Opdivo is a monoclonal antibody that targets the checkpoint receptor PD-1 expressed on activated T-cells, blocking its interaction with the PD-L1 found at the surface of cancer cells. PD-1/PD-L1 interaction impairs the T-cells from recognizing and attacking malignant cells, and inhibiting this pathway has been shown to improve an anti-tumor immune response.
Opdivo became the first PD-1 inhibitor to receive regulatory approval in July 2014, and is currently approved in 54 countries, including those of the E.U., and in the U.S.
In the U.S., Opdivo is approved for the following indications:
- as monotherapy for patients with unresectable or metastatic melanoma without the BRAF 600 mutation;
- as monotherapy for patients with BRAF V600-positive unresectable or metastatic melanoma;
- in combination with Yervoy (ipilimimab) for patients with unresectable or metastatic melanoma;
- in patients with metastatic non-small cell lung cancer who progress during or following platinum-based chemotherapy;
- for advanced renal cell carcinoma patients who received prior anti-angiogenic therapy;
- for patients with classical Hodgkin lymphoma who relapsed or progressed after autologous stem cell transplant and adjuvant Adcetris (bretuximab vendotin).

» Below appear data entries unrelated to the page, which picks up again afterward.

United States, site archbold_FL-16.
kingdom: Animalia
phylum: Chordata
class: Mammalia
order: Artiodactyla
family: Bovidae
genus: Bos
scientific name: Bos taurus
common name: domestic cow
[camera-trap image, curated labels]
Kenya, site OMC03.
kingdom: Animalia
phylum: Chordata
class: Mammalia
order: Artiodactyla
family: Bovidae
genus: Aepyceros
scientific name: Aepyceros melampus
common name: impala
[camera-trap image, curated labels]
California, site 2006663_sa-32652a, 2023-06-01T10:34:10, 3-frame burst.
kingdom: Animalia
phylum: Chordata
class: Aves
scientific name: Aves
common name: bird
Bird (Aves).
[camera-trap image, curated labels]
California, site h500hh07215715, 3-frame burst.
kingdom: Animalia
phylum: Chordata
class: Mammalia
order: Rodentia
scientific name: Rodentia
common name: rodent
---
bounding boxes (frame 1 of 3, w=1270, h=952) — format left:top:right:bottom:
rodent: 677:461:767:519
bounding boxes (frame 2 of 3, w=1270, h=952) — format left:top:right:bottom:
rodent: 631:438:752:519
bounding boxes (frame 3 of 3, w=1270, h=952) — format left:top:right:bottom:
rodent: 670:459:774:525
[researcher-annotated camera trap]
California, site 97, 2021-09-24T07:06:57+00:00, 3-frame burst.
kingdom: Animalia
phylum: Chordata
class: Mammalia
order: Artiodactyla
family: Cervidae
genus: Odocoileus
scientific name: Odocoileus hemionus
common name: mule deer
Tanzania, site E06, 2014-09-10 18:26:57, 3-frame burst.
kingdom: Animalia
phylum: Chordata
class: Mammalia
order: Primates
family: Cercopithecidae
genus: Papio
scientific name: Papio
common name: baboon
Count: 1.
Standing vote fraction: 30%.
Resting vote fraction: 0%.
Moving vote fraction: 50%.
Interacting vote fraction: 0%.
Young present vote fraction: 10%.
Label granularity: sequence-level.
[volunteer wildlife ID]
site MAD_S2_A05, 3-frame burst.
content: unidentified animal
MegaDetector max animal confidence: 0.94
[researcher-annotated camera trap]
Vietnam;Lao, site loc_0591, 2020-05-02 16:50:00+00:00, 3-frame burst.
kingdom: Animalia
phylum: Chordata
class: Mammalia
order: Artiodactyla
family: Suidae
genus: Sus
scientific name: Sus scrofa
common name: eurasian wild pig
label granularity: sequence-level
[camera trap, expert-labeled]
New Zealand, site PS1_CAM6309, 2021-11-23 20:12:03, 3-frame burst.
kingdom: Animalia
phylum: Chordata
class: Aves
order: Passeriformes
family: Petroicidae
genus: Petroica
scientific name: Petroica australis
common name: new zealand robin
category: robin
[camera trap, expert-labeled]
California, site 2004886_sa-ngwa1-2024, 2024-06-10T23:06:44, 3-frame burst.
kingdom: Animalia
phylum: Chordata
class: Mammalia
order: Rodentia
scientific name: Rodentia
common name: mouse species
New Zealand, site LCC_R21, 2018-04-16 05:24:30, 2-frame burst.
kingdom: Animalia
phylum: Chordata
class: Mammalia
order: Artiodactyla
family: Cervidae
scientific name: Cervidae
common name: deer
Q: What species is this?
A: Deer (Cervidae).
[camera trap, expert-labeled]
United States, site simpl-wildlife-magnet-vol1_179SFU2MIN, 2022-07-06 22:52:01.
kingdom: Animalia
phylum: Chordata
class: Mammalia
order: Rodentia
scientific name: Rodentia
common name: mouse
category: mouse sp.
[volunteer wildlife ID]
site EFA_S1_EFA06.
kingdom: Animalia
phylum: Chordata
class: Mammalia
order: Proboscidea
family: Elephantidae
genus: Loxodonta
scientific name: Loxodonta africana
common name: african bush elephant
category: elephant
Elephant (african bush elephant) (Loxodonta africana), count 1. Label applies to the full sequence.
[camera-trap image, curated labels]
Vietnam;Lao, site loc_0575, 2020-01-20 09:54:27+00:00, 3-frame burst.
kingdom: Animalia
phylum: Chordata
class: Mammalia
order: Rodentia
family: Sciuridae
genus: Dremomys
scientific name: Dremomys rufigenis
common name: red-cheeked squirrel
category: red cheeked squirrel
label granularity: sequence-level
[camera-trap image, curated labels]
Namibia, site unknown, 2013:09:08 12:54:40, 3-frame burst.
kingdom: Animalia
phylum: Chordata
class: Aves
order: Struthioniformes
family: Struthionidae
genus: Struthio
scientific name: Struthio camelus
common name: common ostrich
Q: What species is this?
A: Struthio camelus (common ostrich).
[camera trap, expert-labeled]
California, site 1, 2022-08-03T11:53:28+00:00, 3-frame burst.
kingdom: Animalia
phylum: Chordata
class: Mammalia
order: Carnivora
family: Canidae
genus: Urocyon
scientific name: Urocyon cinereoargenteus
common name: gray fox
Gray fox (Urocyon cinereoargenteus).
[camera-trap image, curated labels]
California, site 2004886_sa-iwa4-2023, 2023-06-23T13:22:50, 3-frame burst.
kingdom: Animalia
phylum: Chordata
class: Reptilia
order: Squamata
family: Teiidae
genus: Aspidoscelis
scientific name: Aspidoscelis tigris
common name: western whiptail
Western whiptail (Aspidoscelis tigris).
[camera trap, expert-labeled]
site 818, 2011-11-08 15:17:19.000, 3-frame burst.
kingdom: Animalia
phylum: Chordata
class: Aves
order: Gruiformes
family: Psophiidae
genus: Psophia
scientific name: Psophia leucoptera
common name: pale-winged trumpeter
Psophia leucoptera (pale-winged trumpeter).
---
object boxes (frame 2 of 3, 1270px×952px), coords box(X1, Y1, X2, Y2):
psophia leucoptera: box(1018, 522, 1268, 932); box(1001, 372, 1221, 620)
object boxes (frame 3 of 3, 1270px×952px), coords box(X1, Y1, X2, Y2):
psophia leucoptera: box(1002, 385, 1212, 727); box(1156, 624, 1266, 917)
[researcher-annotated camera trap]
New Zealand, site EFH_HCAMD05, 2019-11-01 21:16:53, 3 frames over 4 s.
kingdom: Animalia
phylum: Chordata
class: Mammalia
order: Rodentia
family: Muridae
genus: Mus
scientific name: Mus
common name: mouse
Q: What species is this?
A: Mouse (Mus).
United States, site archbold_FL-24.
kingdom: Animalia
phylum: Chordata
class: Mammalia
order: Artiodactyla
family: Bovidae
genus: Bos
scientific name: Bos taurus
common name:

Bristol-Myers Squibb’s new application is based on data primarily from its open-label, single-arm, Phase 2 CheckMate-275 (NCT02387996) study, whose primary endpoint was objective response rate, and where durability of response and overall survival are also addressed. CheckMate-275 results will be presented at the upcoming 2016 European Society for Medical Oncology Congress, to be held in Denmark on Oct. 7–11.